DPRD Sulteng Hadiri Aktivasi Pos Komando Gempa, Dandy Tekankan Percepatan Penanganan Infrastruktur
- Senin, 22 Juni 2026 - 11:44 WITA
- Editor: Abdy Nusantara
- | Penulis: Abdy Nusantara
Ketua Komisi III DPRD Sulteng menghadiri Rapat Aktivasi Pos Komando dan Pembentukan Struktur Komando Penanganan Darurat Bencana Gempa Bumi Tahun 2026 . (Foto/Humas DPRD Sulteng).
FaktaSulteng.id, Palu – Ketua DPRD Provinsi Sulawesi Tengah yang diwakili Ketua Komisi III DPRD Sulteng, Dandy Adhi Prabowo, menghadiri Rapat Aktivasi Pos Komando dan Pembentukan Struktur Komando Penanganan Darurat Bencana Gempa Bumi Tahun 2026 di Ruang Polibu Kantor Gubernur Sulawesi Tengah, Sabtu (20/6/2026).
Rapat tersebut digelar sebagai langkah memperkuat koordinasi penanganan darurat pascagempa bumi yang melanda Kota Palu, Kabupaten Sigi, Kabupaten Parigi Moutong, dan Kabupaten Poso.

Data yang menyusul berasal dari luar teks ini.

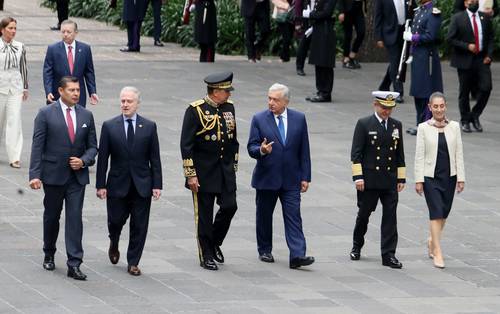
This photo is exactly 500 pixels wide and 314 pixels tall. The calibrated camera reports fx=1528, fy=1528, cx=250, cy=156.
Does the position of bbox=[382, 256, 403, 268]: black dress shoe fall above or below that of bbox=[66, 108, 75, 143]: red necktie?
below

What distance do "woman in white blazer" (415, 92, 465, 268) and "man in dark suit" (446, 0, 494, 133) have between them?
22.8ft

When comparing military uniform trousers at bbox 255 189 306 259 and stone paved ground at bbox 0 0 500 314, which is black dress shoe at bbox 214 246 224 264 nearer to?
stone paved ground at bbox 0 0 500 314

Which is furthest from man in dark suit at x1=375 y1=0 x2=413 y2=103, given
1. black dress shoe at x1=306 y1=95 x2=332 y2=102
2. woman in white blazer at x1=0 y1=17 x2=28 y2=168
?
woman in white blazer at x1=0 y1=17 x2=28 y2=168

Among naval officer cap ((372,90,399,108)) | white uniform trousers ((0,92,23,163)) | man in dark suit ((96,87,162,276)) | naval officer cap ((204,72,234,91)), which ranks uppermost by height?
naval officer cap ((204,72,234,91))

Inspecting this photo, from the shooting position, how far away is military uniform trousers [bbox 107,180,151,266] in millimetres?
13180

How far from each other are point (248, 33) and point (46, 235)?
14.4 m

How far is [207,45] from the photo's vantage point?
27062mm

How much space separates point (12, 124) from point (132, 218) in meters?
5.15

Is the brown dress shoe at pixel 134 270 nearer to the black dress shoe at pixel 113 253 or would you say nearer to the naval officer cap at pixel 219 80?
the black dress shoe at pixel 113 253

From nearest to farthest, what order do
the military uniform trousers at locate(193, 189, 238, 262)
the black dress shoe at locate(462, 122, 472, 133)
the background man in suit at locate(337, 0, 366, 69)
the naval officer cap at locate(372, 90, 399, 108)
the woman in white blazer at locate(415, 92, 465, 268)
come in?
the military uniform trousers at locate(193, 189, 238, 262) < the naval officer cap at locate(372, 90, 399, 108) < the woman in white blazer at locate(415, 92, 465, 268) < the black dress shoe at locate(462, 122, 472, 133) < the background man in suit at locate(337, 0, 366, 69)

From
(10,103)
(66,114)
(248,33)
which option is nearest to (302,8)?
(248,33)

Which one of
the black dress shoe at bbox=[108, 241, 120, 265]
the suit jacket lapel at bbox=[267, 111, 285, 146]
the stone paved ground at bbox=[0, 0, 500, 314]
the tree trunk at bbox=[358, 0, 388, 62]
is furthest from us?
the tree trunk at bbox=[358, 0, 388, 62]

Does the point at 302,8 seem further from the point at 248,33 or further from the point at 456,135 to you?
the point at 456,135

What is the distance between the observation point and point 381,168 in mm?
13930
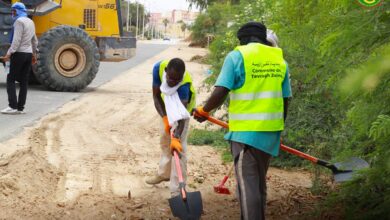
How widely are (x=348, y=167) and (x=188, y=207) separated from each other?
4.22ft

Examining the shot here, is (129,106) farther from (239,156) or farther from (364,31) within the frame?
(364,31)

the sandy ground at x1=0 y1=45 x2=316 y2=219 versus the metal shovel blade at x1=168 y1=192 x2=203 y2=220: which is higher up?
the metal shovel blade at x1=168 y1=192 x2=203 y2=220

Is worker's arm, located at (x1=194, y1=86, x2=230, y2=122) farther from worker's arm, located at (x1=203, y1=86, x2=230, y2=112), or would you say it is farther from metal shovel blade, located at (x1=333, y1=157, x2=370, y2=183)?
metal shovel blade, located at (x1=333, y1=157, x2=370, y2=183)

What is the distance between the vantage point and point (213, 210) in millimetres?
6723

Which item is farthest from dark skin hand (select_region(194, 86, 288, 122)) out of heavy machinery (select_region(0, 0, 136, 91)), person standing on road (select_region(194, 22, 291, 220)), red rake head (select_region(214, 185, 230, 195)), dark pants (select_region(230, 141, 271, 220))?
heavy machinery (select_region(0, 0, 136, 91))

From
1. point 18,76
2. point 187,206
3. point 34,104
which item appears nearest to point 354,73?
point 187,206

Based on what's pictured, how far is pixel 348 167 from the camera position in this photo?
5.45 m

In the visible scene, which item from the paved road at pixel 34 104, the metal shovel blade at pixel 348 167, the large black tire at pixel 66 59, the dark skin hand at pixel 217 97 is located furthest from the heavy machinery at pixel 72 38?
the metal shovel blade at pixel 348 167

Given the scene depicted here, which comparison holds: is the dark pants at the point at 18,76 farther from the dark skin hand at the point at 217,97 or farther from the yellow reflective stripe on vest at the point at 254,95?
the yellow reflective stripe on vest at the point at 254,95

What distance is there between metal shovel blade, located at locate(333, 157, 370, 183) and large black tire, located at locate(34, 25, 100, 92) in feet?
36.5

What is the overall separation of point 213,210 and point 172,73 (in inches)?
56.2

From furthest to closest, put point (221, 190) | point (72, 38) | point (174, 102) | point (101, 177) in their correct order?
1. point (72, 38)
2. point (101, 177)
3. point (221, 190)
4. point (174, 102)

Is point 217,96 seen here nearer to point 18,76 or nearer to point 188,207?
point 188,207

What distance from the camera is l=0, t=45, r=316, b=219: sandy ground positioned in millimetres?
6379
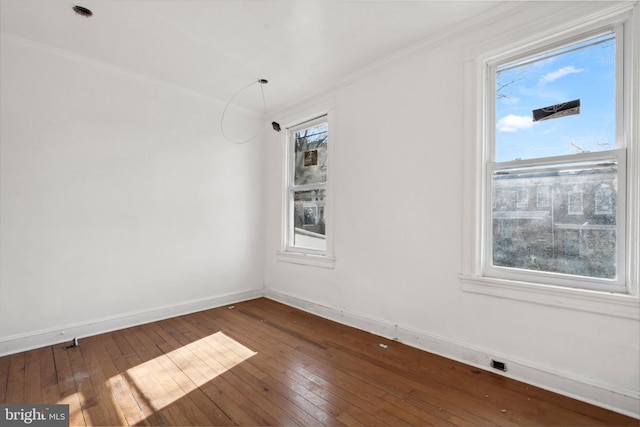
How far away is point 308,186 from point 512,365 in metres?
2.88

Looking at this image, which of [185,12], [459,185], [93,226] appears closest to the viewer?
[185,12]

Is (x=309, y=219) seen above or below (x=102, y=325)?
above

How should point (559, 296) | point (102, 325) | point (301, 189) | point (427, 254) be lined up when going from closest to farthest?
point (559, 296), point (427, 254), point (102, 325), point (301, 189)

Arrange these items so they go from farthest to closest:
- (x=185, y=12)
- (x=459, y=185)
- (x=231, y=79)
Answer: (x=231, y=79) < (x=459, y=185) < (x=185, y=12)

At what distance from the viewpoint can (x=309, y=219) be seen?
4.11 meters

Kegiatan dipimpin Wakil Gubernur Sulawesi Tengah dr. Reny A. Lamadjido dan turut dihadiri Direktur Dukungan Sumber Daya Darurat BNPB Pusat Agus Riyanto, Kepala BPBD Sulteng Asbudiyanto, kepala daerah wilayah terdampak, serta sejumlah instansi terkait.
Dalam forum tersebut, Dandy Adhi Prabowo menyebut pentingnya percepatan pemulihan infrastruktur yang mengalami kerusakan akibat gempa, termasuk kondisi Jembatan Palu III yang menjadi salah satu akses vital masyarakat.

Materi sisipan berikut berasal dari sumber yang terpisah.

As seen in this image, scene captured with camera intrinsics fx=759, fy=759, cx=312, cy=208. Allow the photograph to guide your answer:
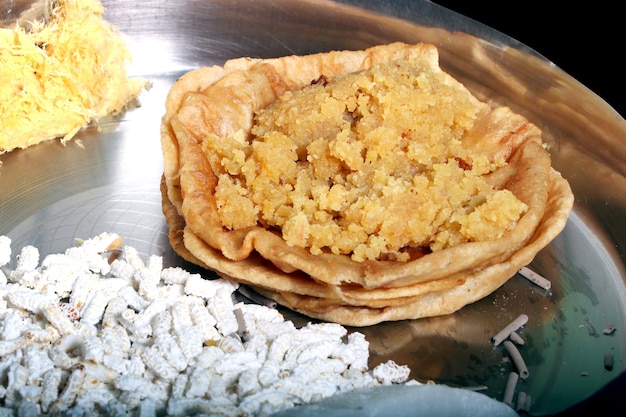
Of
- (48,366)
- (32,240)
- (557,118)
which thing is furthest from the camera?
(557,118)

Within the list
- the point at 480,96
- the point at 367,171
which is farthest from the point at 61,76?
the point at 480,96

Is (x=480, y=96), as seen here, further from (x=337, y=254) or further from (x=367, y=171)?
(x=337, y=254)

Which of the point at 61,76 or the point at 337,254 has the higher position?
the point at 337,254

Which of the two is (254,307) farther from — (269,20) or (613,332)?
(269,20)

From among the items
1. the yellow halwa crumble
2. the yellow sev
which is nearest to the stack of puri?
the yellow halwa crumble

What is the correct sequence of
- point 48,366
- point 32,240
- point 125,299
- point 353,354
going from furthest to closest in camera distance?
point 32,240
point 125,299
point 353,354
point 48,366

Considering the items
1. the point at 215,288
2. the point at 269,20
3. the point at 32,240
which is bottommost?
the point at 32,240

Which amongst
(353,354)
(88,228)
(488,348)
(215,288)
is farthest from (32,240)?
(488,348)

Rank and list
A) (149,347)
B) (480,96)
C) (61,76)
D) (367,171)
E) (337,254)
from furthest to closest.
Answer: (480,96) < (61,76) < (367,171) < (337,254) < (149,347)
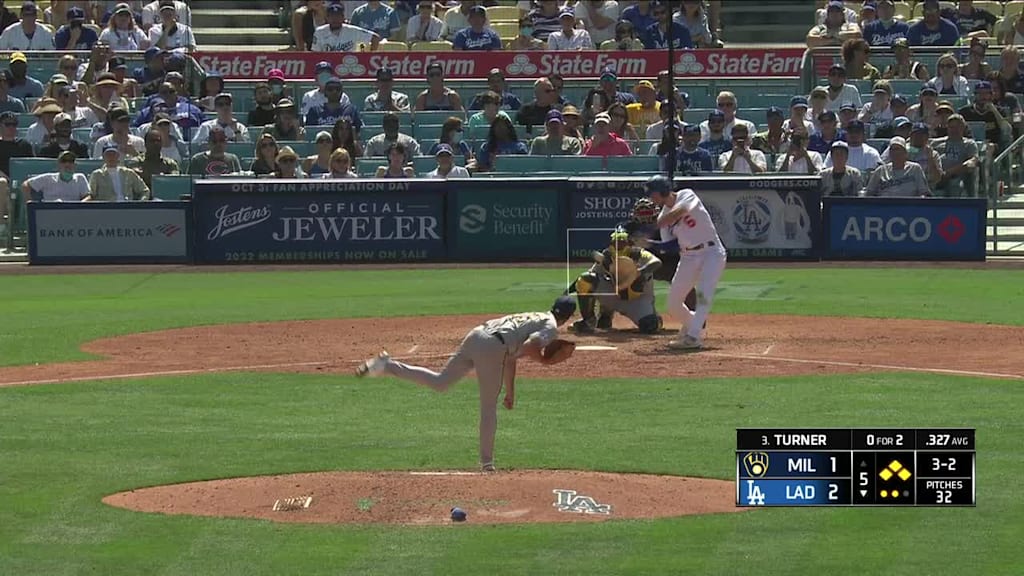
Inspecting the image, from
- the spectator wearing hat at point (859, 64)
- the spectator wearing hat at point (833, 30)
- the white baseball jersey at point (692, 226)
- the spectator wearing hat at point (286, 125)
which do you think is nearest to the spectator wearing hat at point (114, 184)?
the spectator wearing hat at point (286, 125)

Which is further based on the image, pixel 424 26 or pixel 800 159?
pixel 424 26

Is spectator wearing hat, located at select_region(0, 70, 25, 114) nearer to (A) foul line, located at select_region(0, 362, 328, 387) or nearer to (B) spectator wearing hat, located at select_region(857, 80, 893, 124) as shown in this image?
(A) foul line, located at select_region(0, 362, 328, 387)

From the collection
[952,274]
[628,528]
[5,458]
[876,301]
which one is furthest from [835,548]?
[952,274]

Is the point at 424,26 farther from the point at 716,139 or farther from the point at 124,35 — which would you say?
the point at 716,139

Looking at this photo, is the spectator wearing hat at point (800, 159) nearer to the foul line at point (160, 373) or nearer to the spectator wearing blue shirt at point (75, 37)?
the foul line at point (160, 373)

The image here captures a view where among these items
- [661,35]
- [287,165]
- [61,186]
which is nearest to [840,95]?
[661,35]

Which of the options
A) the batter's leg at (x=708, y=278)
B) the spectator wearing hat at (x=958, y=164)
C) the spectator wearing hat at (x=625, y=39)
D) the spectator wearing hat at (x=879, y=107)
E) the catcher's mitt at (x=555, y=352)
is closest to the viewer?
the catcher's mitt at (x=555, y=352)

“Terkait infrastruktur, perlu adanya koordinasi yang lebih intensif antara pemerintah daerah dan Dinas Bina Marga serta pihak terkait agar langkah penanganan dapat dilakukan secara terintegrasi, terutama menjelang kunjungan Menteri Pekerjaan Umum,” ujar Dandy.

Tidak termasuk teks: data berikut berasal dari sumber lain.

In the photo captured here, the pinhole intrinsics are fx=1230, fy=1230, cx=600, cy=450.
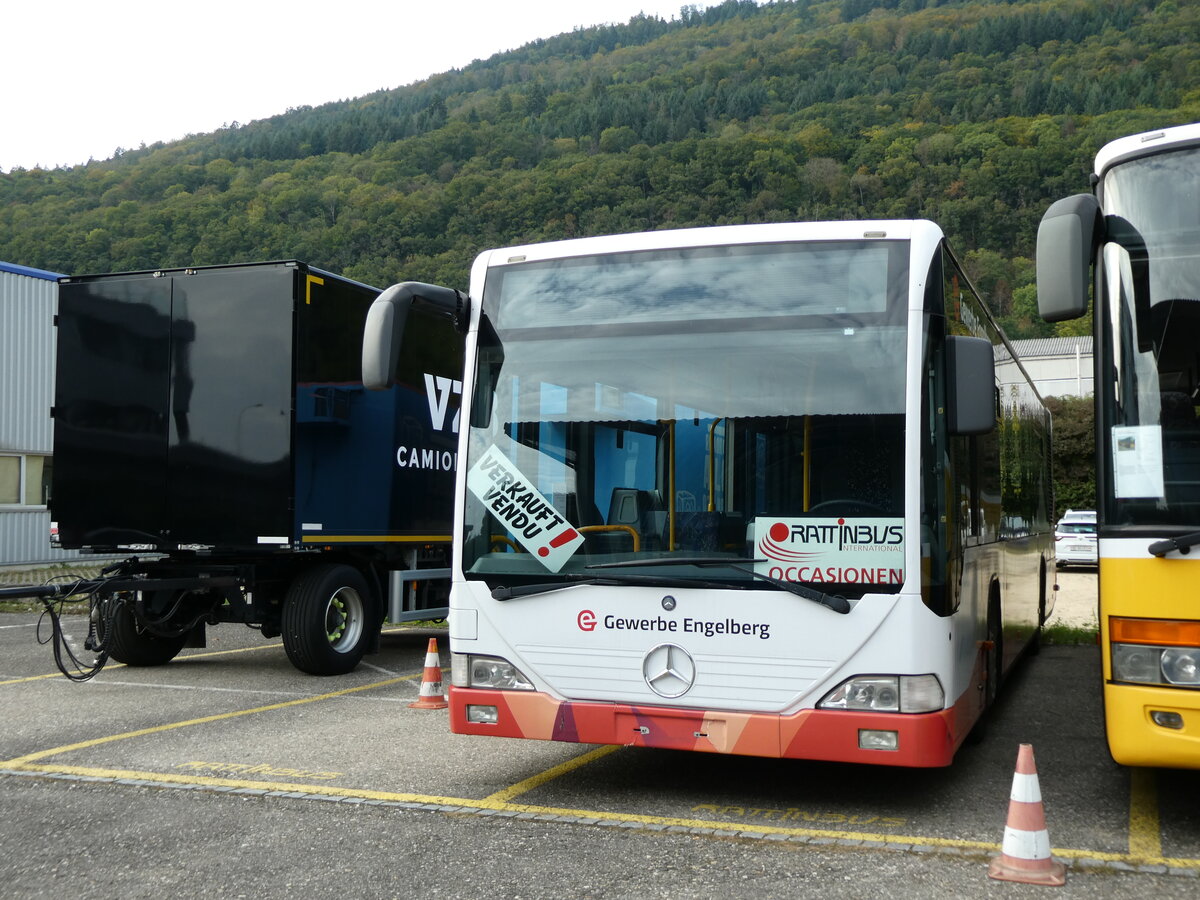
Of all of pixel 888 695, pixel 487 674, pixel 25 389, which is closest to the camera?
pixel 888 695

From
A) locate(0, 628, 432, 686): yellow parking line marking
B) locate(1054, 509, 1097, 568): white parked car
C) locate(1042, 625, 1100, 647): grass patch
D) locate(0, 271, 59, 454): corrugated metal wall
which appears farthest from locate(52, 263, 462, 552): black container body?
locate(1054, 509, 1097, 568): white parked car

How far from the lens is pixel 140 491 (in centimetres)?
1071

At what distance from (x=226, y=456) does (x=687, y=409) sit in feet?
19.1

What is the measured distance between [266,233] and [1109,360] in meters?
56.9

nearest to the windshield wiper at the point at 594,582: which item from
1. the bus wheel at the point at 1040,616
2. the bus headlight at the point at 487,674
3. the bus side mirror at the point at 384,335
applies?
the bus headlight at the point at 487,674

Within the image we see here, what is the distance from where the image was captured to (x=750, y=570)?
568 cm

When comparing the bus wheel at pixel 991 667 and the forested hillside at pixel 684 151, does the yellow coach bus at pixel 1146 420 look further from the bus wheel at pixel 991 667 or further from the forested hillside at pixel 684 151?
the forested hillside at pixel 684 151

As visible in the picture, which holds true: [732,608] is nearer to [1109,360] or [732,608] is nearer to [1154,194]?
[1109,360]

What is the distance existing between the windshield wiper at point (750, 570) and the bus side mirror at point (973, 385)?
102 centimetres

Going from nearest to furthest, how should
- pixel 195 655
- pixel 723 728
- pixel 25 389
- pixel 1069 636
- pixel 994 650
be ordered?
pixel 723 728, pixel 994 650, pixel 195 655, pixel 1069 636, pixel 25 389

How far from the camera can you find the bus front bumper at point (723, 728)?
5.40m

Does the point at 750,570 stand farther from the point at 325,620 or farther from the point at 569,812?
the point at 325,620

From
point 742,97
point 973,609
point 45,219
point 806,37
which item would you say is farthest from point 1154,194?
point 806,37

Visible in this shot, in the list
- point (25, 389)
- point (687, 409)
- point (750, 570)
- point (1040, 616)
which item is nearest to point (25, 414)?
point (25, 389)
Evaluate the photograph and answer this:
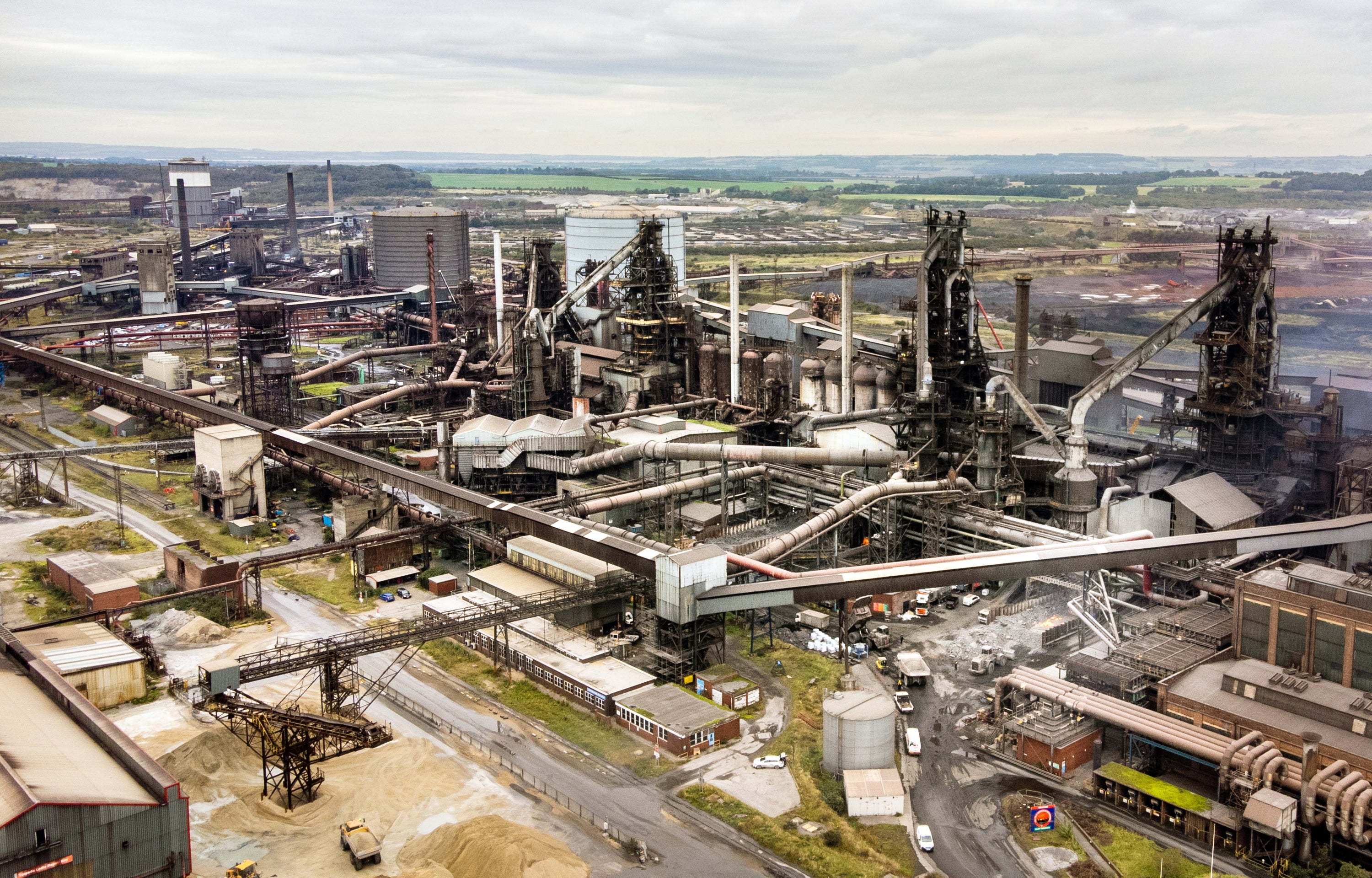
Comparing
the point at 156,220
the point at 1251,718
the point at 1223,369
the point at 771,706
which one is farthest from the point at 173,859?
the point at 156,220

Selain infrastruktur, DPRD Sulteng juga menaruh perhatian pada kondisi rumah warga terdampak gempa yang memerlukan penanganan serius. Berdasarkan hasil peninjauan lapangan, sejumlah bangunan mengalami kerusakan mulai dari pondasi hingga struktur utama.
Menurut Dandy, dibutuhkan perencanaan anggaran yang matang agar kebutuhan masyarakat terdampak gempa dapat terpenuhi.
Ia menyebut DPRD Sulteng bersama pemerintah daerah telah turun langsung meninjau lokasi terdampak sehari setelah gempa terjadi.
“Terdapat tiga fokus utama dalam penanganan pascabencana, yakni penanganan korban terdampak, distribusi logistik, dan percepatan pemulihan infrastruktur,” katanya.
Melalui rapat tersebut, DPRD Sulteng menegaskan komitmennya untuk terus mengawal proses penanganan bencana dan pemulihan wilayah terdampak di Sulawesi Tengah.